Wpis z 20 września 2017 r.
____________________________
____________________________
W najbliższych dniach wydarzy się coś przełomowego, co będzie mieć wpływ na wiele aspektów życia w Krośnie: rynek kin, spędzanie wolnego czasu, napływ gości z okolicy i zagranicy, ale przede wszystkim handel. Wzrośnie konkurencja na rynku, ale także topografia rozmieszczenia klienteli. Jakie zmiany nas czekają? To właśnie postaramy się przewidzieć i opisać.
VIVO! w Krośnie trafiło na bardzo podatny grunt. W tej sieci powstały już podobne gabarytami i rozmachem galerie handlowe w Pile i Stalowej Woli. Jednak tam, podczas otwarcia wyprzedanych było tylko około 60-70% lokali . W Krośnie obłożenie przed otwarciem wynosi niemalże 100%! Może to dziwić jeszcze bardziej, gdyż wspomniane miasta „na papierze” są od Krosna większe: Piła ma 74 000 mieszkańców, Stalowa Wola 62 000, a pobliskie Nisko 15 000. Jednak te 2 ośrodki w przeciwieństwie do Krosna leżą „w lesie”. Dookoła nich praktycznie nikt nie mieszka. Powiat pilski bez Piły ma 63 000, a stalowowolski bez „Stalówki” to 45 000. W tym towarzystwie 46. tysięczne Krosno ma otoczenie wręcz oszałamiające, bo w powiecie krośnieńskim (tzw. ziemskim) mieszka 112 000 ludzi. (Wszystkie dane z Wikipedii).
Nie tylko liczba okolicznej ludności daje Krosnu przewagę pośród pozostałych obiektów sieci VIVO! Kolejne argumenty handlowe są po naszej stronie dzięki odwiedzającym nas Słowakom i w mniejszej liczbie Węgrom. Ich znamy już od dawna na naszym rynku, ale Bieszczadzka przyciągnie do nas dodatkowe ilości klientów także z okolicznych powiatów – jasielskiego czy sanockiego. Sąsiadów do teraz nie mieliśmy tak wielu, bo oferta Krosna była podobna do jasielskiej i sanockiej. Teraz, może nawet nie tyle dzięki markom obecnym w VIVO!, ale dzięki samej infrastrukturze wychodzimy ligę wyżej.
Obecnie, główne punkty zakupowych wycieczek do Krosna to Targowica i okoliczne Galerie Krosno i Portius, a także markety budowlane.
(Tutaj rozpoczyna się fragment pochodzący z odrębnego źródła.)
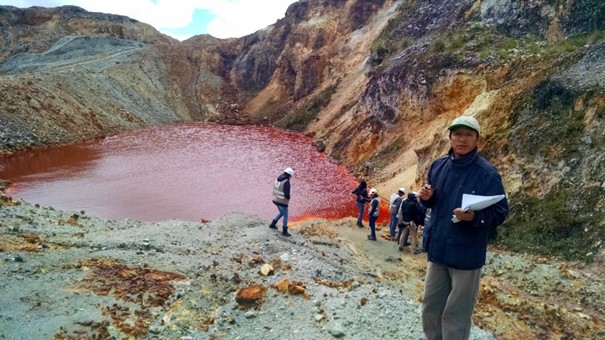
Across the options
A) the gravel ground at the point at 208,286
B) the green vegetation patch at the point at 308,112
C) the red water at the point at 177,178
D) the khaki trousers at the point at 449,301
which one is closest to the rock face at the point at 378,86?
the green vegetation patch at the point at 308,112

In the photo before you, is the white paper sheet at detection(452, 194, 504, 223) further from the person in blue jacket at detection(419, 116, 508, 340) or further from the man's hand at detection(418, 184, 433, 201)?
the man's hand at detection(418, 184, 433, 201)

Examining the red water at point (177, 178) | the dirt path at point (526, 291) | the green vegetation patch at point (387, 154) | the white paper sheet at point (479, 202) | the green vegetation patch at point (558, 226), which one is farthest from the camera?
the green vegetation patch at point (387, 154)

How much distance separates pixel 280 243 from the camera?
10875 mm

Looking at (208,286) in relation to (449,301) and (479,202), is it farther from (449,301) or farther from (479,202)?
(479,202)

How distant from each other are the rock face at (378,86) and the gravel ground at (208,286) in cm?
357

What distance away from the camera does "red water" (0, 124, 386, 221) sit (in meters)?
18.5

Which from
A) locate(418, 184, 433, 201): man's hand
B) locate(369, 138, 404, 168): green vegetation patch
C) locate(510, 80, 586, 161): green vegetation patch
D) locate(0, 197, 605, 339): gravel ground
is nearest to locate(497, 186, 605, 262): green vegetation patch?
locate(0, 197, 605, 339): gravel ground

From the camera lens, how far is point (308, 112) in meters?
42.6

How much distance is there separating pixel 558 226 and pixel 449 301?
8.35m

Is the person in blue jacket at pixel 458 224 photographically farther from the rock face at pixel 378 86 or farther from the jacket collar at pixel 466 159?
the rock face at pixel 378 86

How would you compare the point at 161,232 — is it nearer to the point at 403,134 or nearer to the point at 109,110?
the point at 403,134

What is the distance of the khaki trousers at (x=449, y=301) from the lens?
4238 millimetres

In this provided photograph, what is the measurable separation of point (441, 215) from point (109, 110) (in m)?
41.6

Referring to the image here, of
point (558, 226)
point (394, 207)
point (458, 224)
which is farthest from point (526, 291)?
point (458, 224)
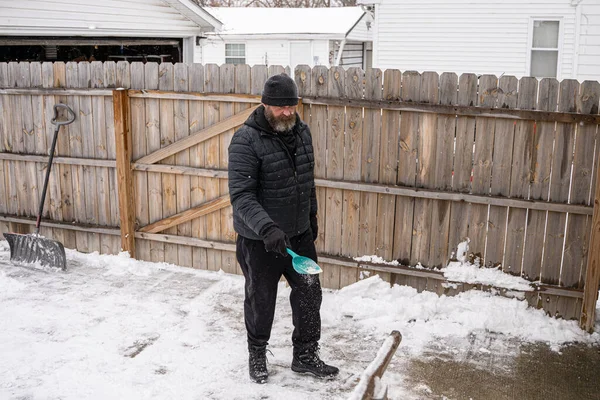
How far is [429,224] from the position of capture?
5980mm

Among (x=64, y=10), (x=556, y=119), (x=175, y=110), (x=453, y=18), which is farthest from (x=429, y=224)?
(x=453, y=18)

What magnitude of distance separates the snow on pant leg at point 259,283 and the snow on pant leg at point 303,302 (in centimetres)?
14

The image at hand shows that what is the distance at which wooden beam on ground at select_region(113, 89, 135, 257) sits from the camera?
6977 mm

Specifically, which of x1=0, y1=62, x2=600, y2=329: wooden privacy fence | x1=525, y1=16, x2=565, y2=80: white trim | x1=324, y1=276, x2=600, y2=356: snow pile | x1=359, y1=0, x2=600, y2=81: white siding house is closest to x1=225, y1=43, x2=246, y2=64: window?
x1=359, y1=0, x2=600, y2=81: white siding house

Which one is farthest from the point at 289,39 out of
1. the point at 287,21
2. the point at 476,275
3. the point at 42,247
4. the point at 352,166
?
the point at 476,275

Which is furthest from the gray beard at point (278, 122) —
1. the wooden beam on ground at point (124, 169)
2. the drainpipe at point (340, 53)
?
the drainpipe at point (340, 53)

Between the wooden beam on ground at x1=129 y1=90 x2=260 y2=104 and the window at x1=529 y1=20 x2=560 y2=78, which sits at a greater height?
the window at x1=529 y1=20 x2=560 y2=78

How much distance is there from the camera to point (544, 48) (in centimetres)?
1408

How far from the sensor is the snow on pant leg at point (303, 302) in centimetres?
464

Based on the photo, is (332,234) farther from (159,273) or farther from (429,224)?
(159,273)

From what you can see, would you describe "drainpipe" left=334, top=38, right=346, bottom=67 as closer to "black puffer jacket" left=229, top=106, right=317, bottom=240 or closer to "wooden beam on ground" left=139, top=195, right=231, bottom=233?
"wooden beam on ground" left=139, top=195, right=231, bottom=233

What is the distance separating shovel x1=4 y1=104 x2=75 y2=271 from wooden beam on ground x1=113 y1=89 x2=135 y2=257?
2.09ft

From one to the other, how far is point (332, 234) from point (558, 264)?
2.12 metres


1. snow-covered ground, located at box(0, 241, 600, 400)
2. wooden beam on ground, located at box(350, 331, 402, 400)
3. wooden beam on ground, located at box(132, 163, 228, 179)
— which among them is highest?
wooden beam on ground, located at box(132, 163, 228, 179)
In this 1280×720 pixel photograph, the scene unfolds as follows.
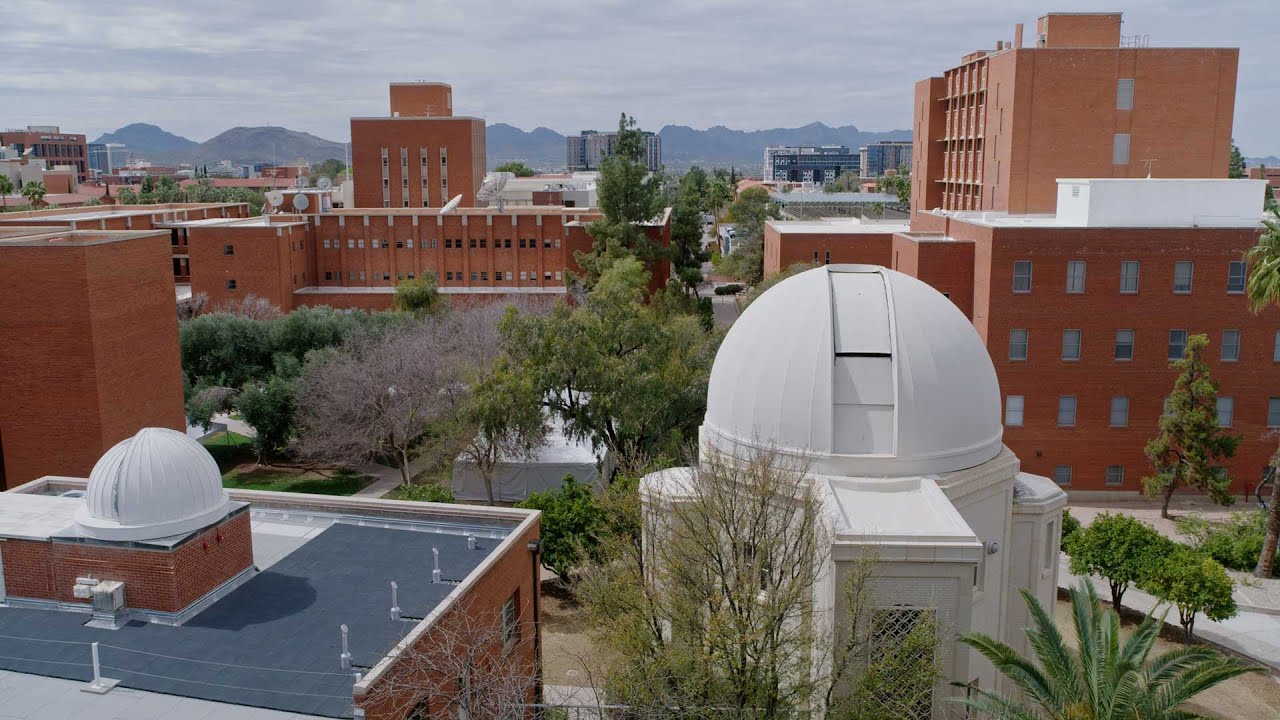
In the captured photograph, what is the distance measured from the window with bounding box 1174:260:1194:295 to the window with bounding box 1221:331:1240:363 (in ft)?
7.48

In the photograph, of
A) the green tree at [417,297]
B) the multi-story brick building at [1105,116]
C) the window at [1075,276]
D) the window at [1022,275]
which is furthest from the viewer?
the green tree at [417,297]

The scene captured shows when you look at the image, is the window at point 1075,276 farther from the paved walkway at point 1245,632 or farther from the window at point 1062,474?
the paved walkway at point 1245,632

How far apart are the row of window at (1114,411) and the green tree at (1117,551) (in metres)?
10.6

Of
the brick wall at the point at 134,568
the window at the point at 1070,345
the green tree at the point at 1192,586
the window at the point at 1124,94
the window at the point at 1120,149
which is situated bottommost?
the green tree at the point at 1192,586

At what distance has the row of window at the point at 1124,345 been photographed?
121ft

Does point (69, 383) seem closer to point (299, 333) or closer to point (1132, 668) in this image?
point (299, 333)

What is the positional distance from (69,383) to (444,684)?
74.5ft

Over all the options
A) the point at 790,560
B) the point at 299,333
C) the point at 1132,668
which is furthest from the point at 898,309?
the point at 299,333

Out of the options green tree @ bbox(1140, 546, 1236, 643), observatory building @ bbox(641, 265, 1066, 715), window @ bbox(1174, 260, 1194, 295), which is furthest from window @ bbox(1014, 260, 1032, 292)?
observatory building @ bbox(641, 265, 1066, 715)

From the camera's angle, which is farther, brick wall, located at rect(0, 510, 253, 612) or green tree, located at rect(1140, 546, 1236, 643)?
green tree, located at rect(1140, 546, 1236, 643)

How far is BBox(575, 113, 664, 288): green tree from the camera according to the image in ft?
199

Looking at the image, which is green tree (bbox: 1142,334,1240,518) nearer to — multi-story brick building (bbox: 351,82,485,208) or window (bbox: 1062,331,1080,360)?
window (bbox: 1062,331,1080,360)

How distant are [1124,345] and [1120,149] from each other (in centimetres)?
1490

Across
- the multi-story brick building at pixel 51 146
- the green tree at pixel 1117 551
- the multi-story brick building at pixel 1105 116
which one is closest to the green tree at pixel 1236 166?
the multi-story brick building at pixel 1105 116
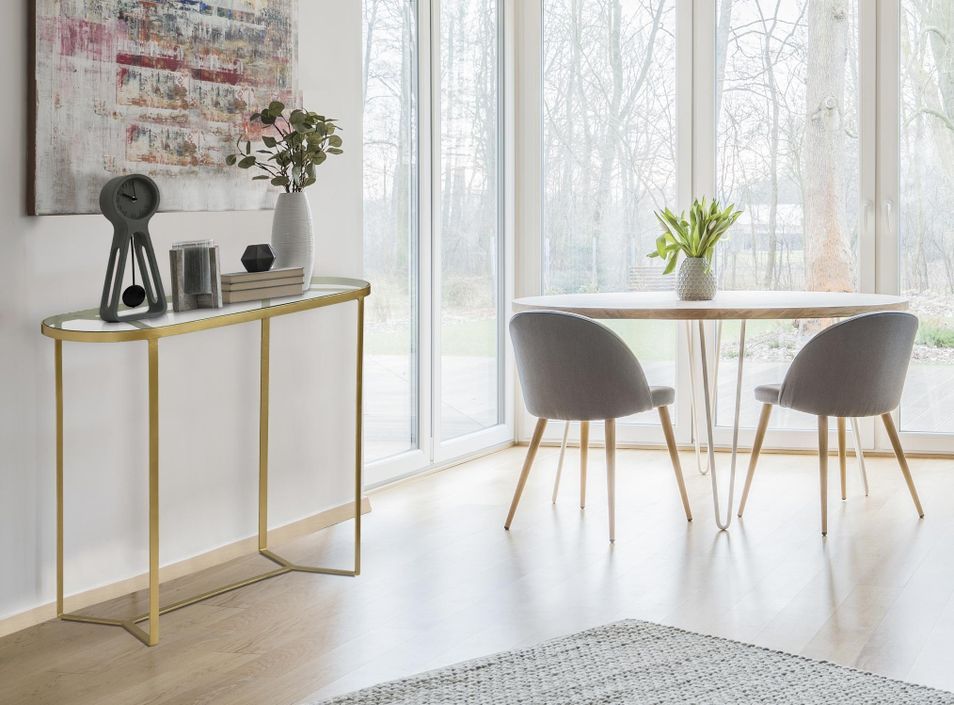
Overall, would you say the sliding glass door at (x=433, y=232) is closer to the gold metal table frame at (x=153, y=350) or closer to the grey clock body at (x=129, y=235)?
the gold metal table frame at (x=153, y=350)

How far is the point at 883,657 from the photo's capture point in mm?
2525

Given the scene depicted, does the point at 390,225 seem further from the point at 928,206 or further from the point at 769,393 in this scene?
the point at 928,206

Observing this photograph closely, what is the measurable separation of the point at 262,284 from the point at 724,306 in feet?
4.77

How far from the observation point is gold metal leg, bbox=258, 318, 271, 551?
135 inches

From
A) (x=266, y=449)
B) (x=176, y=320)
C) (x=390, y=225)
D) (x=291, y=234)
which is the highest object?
(x=390, y=225)

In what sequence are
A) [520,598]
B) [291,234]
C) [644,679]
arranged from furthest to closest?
1. [291,234]
2. [520,598]
3. [644,679]

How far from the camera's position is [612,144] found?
5246 millimetres

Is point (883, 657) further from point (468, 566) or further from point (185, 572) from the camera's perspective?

Leroy i Merkury już na Bieszczadzkiej są, dochodzi nam Galeria VIVO!, a także towarzyszące McDonalds i KFC. Oferta handlowa tamtego miejsca wydaje się zatem, jak na Krosno, kompletna.
Wszystkie te przesłanki, od obłożenia przed otwarciem, przez liczbę potencjalnych klientów i brak konkurencyjnego „parku handlowego” podobnej wielkości w okolicy pozwala już przed otwarciem VIVO! przewidzieć sukces tego miejsca.
Jak zatem zmieni się oblicze innych, ważnych dotychczas punktów handlowych Krosna?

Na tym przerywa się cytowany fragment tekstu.